The average person spends a significant part of his life on a mattress. Therefore, we usually approach the choice of a mattress thoughtfully, taking into account the already existing physiological characteristics and health status. Having bought a mattress, most people sigh with relief and begin to live on it — for years, without even thinking about the fact that other living beings settle in with them. Yes, and the mattress itself may not be such a safe thing.
What we generally know about mattresses and life with them, on them and inside them, MedAboutMe understood.

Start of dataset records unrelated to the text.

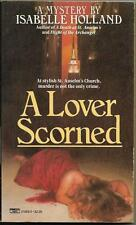 A Lover Scorned by Isabelle Holland (1987)  Fawcett Crest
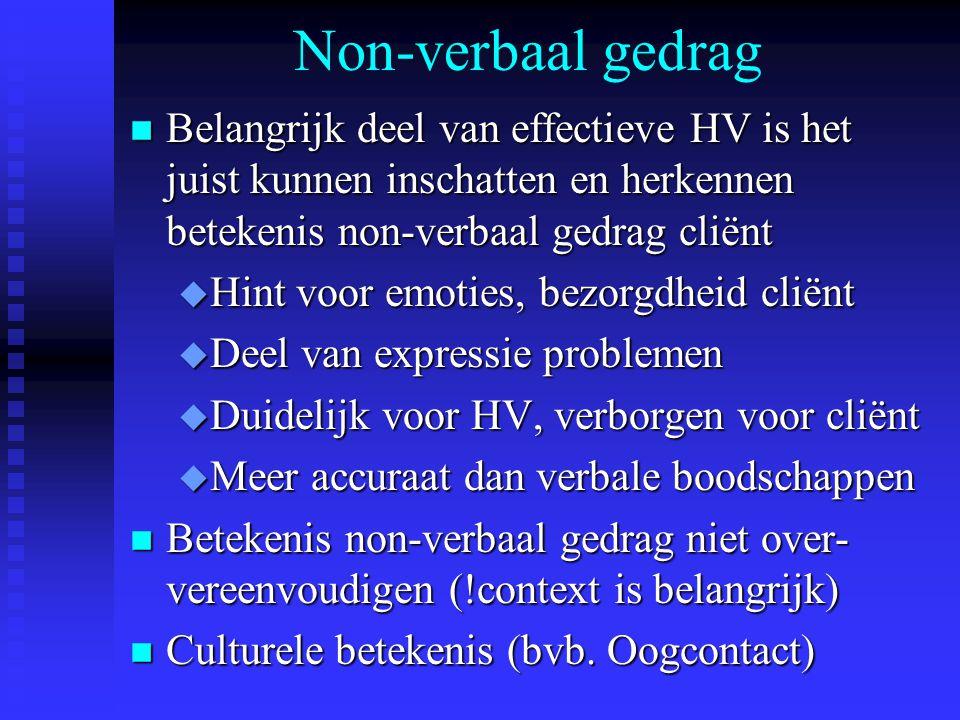 Non-verbaal gedrag n Belangrijk deel van effectieve HV is het juist kunnen inschatten en herkennen betekenis non-verbaal gedrag cliënt u Hint voor emo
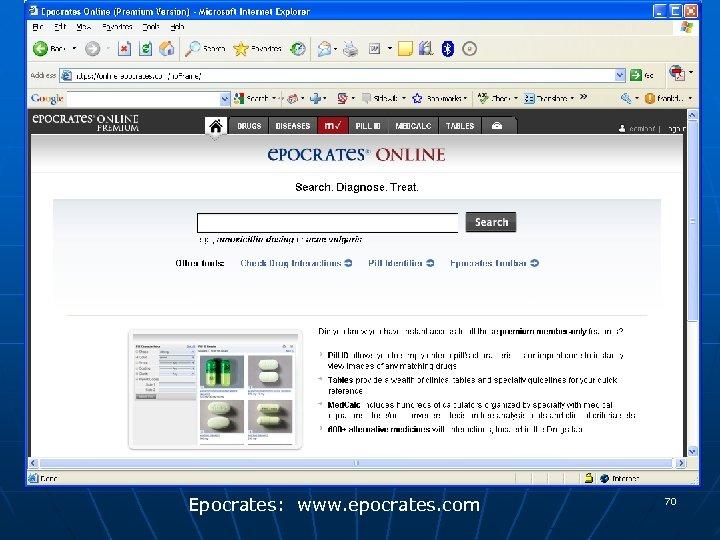 Epocrates: www. epocrates. com 70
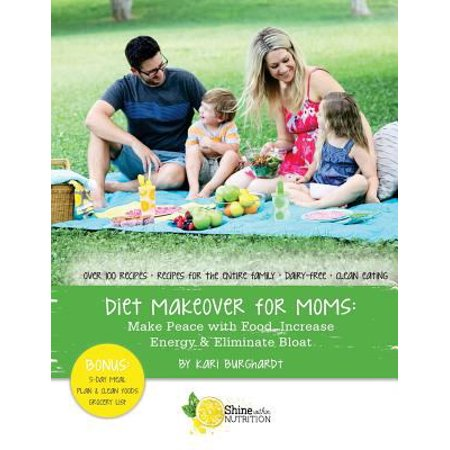 Diet Makeover For Moms  Make Peace With Food  Increase Energy And Eliminate Bloat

How to determine the life of a mattress?
Striped Soviet-era mattresses with a mountain system of cotton balls under the spreading fabric can still be found in villages, dachas, and even in urban apartments for the elderly. True, in the latter case, they are more often found in the depths of the mezzanines — after all, it is in the 21st century, when a comfortable beautiful mattress costs quite reasonable money. One thing is for sure: the time of wadded mattresses is gone.
And how long do more modern versions live?

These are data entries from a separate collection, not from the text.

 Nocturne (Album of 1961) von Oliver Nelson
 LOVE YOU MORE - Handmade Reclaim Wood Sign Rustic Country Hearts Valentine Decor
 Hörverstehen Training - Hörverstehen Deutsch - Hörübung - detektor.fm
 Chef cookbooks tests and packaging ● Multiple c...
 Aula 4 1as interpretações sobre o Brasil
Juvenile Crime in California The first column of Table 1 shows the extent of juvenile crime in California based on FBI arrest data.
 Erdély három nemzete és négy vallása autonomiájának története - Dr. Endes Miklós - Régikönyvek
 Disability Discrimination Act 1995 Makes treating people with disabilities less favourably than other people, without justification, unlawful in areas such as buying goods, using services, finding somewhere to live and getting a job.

The average life of a mattress is 8 years. The better the materials, the longer the mattress retains its qualities, but the more expensive it is.
- Spring mattresses today have a support system of spirals inside, helping to evenly distribute the load throughout the mattress. This prolongs his life. Such mattresses can last 10 years or more, and if they are double-sided, they can be turned over for even wear.
- Polyurethane memory foam mattresses come in many varieties, but the average life span is 10 to 15 years. They are also recommended to be turned over regularly.
- The lifespan of latex mattresses depends on whether synthetic latex or organic latex is used. But in principle, these are generally “long-playing” mattresses, the period of their use reaches 20–25 years. Also, they are hypoallergenic.
- Hybrid mattresses are a combination of different models: spring, latex, polyurethane, etc. They will not be as durable as most other types of mattresses. Their life span is determined by the quality of springs and polyurethane and averages 6 years.
During this time, the mattress has time to “populate” a wide variety of living organisms. We share our mattresses with bacteria, fungus, dust mites and, in the worst case, bed bugs.
Who lives in a mattress?
- dust mites
These microscopic insects live in the dust of human apartments. A mattress for them is an ideal place to live. During the day, we naturally lose up to half a billion skin cells, which become food for dust mites. If pets also live in the apartment, then their dandruff brings a pleasant variety to the diet of ticks.
The main danger of these creatures invisible to the eye is that their waste products are common allergens. Therefore, it is very important for allergy sufferers and asthmatics to treat their mattresses in a timely manner in order to reduce the number of dust mites.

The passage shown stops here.